Requirement:
Set down a faithful copy of every record, and skip the pictures in it.

Data for processing:
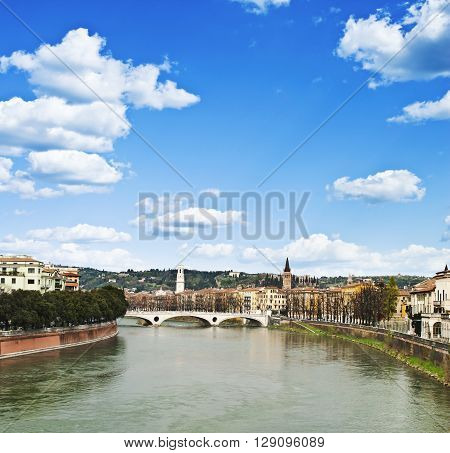 Adige River on a background of blue sky in Verona, Italy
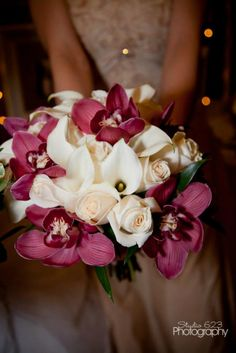purple/dark orchids bouquet  mauve and cream wedding flowers   Wedding flowers by Sophisticated Floral Designs. Portland, OR Marsala Pantone color of the year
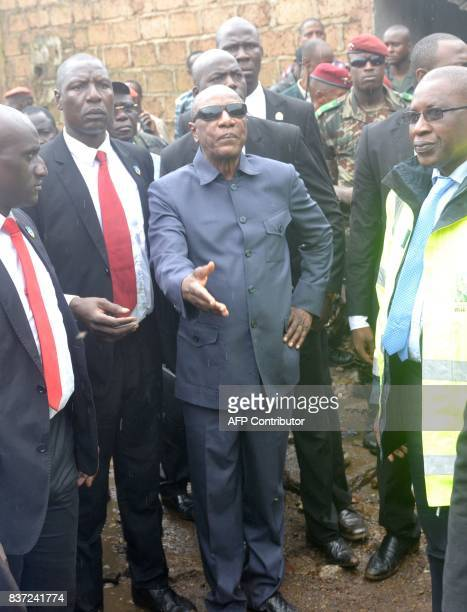 Guinea's President Alpha Conde arrives on the site where eight people died and dozens were injured in the West African state of Guinea when a rubbish...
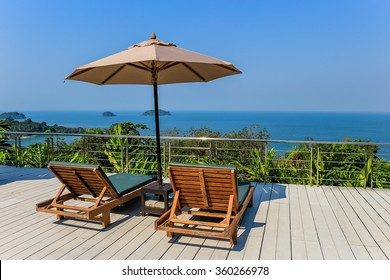 Sunbeds and umbrella overlooking the sea and tropical islands. Taken in Thailand.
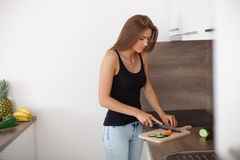 Young woman preparing a healthy meal of fresh vegetables and fruits. Royalty Free Stock Images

Exercise solution:
 Adige River on a background of blue sky in Verona, Italy
purple/dark orchids bouquet  mauve and cream wedding flowers   Wedding flowers by Sophisticated Floral Designs. Portland, OR Marsala Pantone color of the year
 Guinea's President Alpha Conde arrives on the site where eight people died and dozens were injured in the West African state of Guinea when a rubbish...
 Sunbeds and umbrella overlooking the sea and tropical islands. Taken in Thailand.
 Young woman preparing a healthy meal of fresh vegetables and fruits. Royalty Free Stock Images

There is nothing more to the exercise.